Indeed, Almon has actively advocated for an expanding role for the state and federal governments in the provision of healthcare, up to and including testimony before the General Assembly.  (In case you’re wondering, no, he’s not registered as a lobbyist on the Secretary of State’s Lobby Tracker.)  No doubt, he likes his company’s chances of capturing a sizable portion of that business.

With this knowledge, it’s difficult not to laugh when reading Almon declare that, “to function efficiently,” free markets “require very transparent value propositions and broad competition.”  And it’s difficult not to cry when the consummate insider goes on to insist that competition in his industry will only “drive up costs rather than reducing them.”

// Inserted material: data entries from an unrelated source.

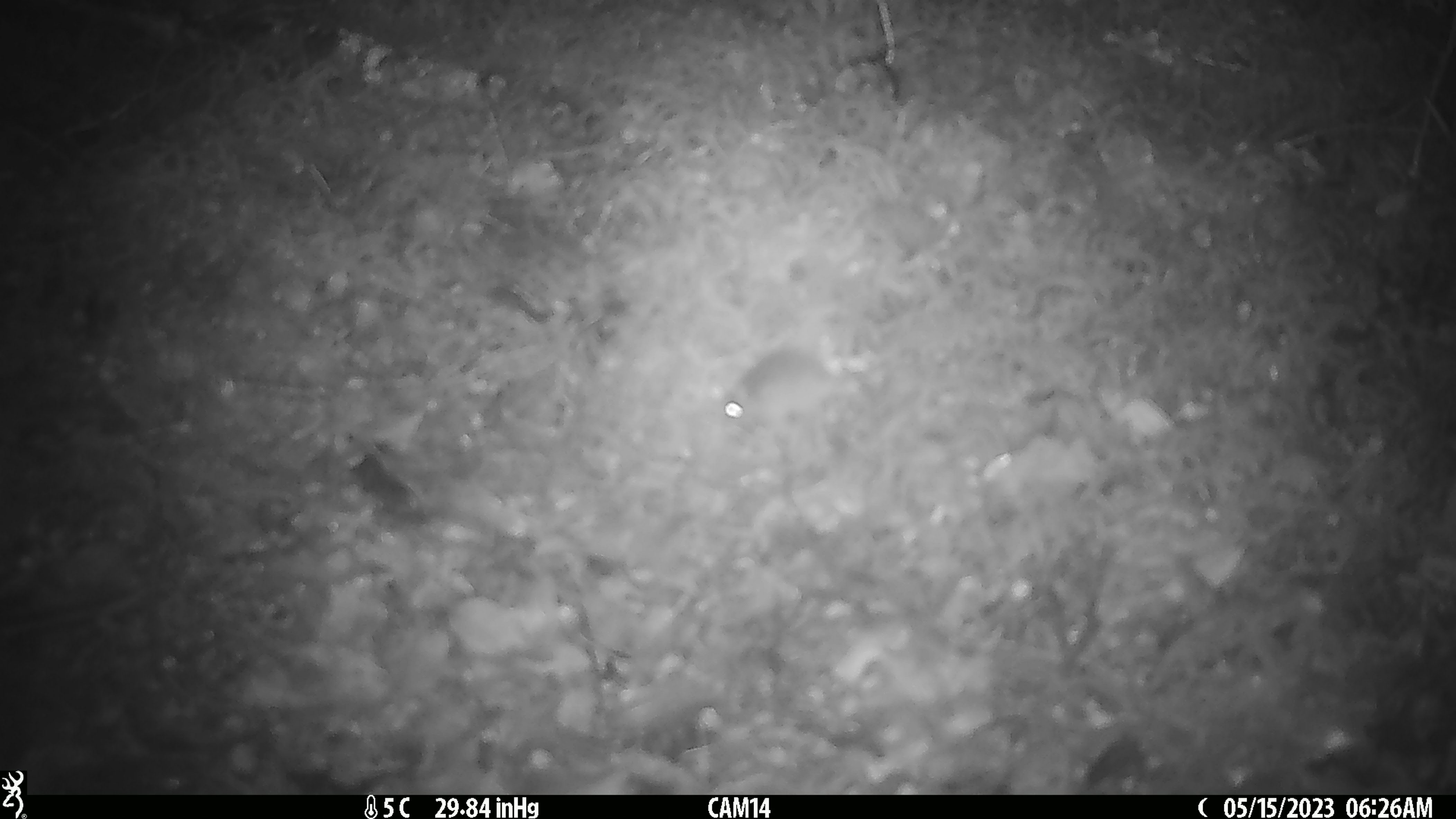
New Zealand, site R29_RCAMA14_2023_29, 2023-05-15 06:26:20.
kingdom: Animalia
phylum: Chordata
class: Mammalia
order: Rodentia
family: Muridae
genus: Mus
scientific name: Mus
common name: mouse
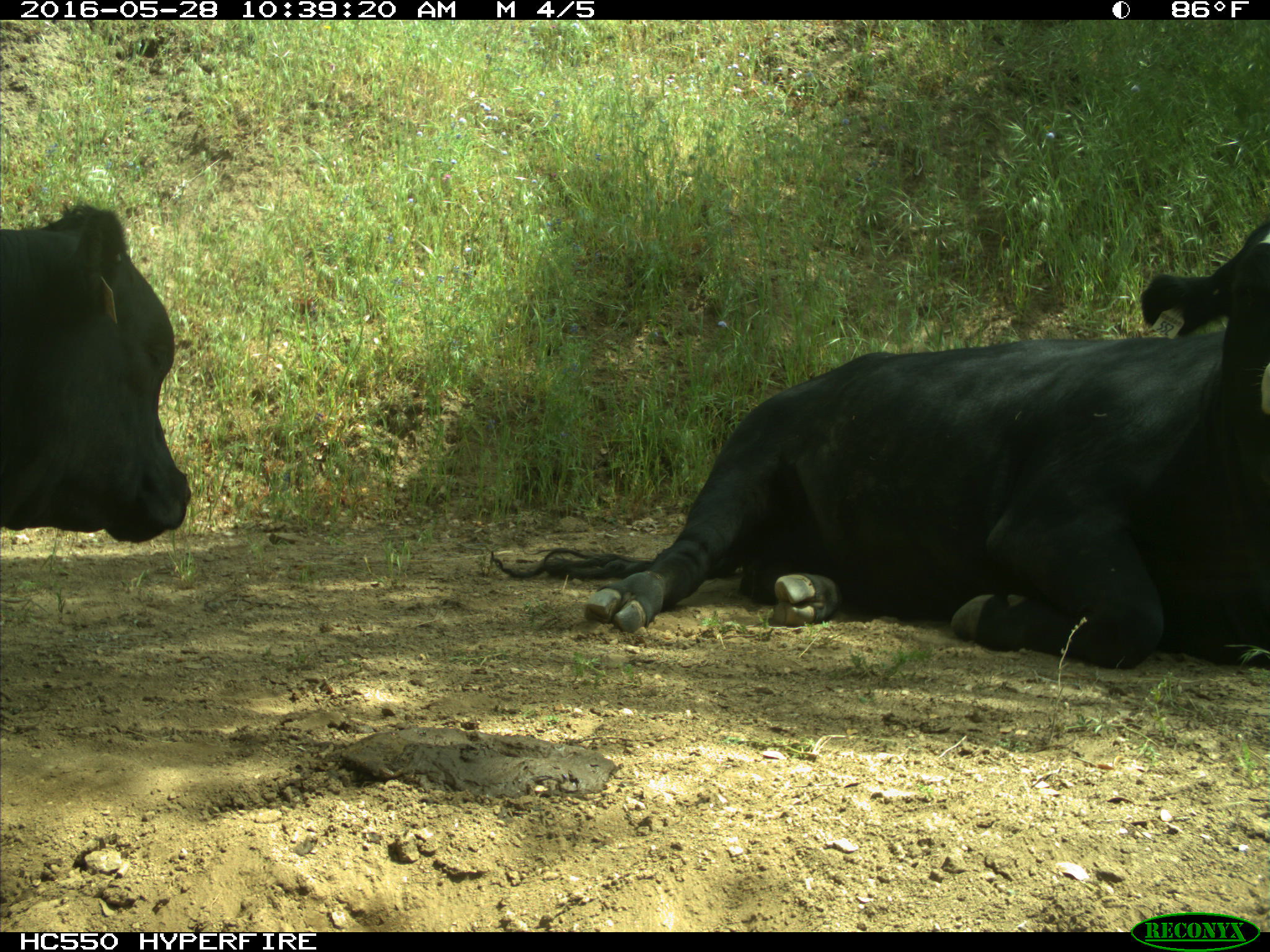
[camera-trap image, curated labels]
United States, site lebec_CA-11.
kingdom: Animalia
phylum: Chordata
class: Mammalia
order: Artiodactyla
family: Bovidae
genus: Bos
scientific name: Bos taurus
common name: domestic cow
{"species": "Bos taurus (domestic cow)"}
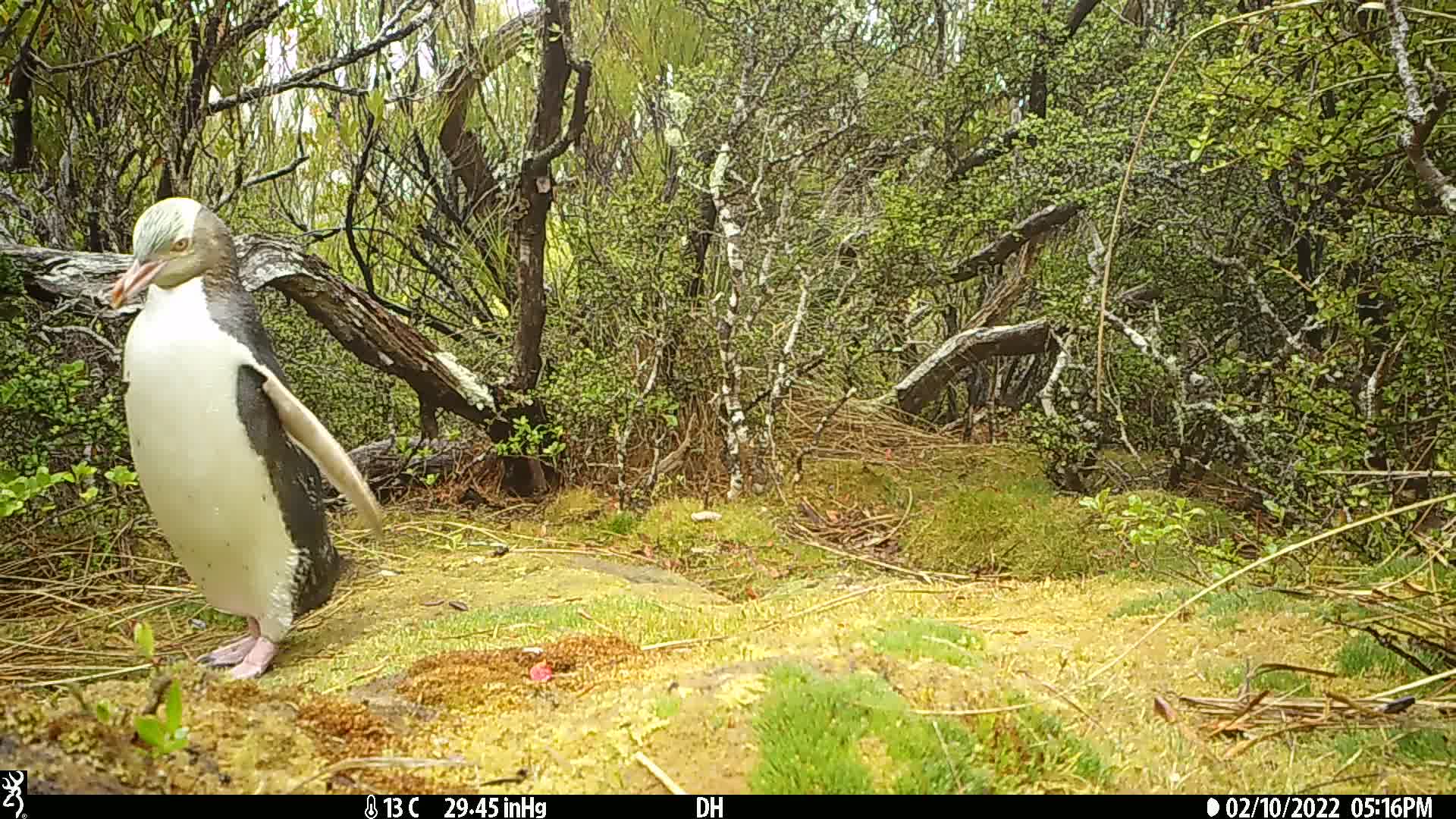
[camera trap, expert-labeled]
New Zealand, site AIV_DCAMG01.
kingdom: Animalia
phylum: Chordata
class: Aves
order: Sphenisciformes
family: Spheniscidae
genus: Megadyptes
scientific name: Megadyptes antipodes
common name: yellow-eyed penguin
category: yellow eyed penguin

To the contrary, competition alleviates the challenge of “very transparent value propositions,” because it becomes in companies’ interest to deliver more value for lower prices in order to capture market share, at least when there isn’t a government-managed cartel.  What’s driving up costs in healthcare is the disconnect between the payment and the consumer.  Almon’s government-centric approach makes that disconnect bigger, not smaller, and relies on the good intentions of politicians and corporations.

Of course, nobody should believe that the CEO of a private company sincerely wants less competition for the reason that it will lower prices.  If you’re willing to take Almon’s word on his economically absurd claims, I’ve got ownership papers for a chest of golden government stethoscopes at the bottom of Narragansett Bay that I’d happily sell you for a fair price.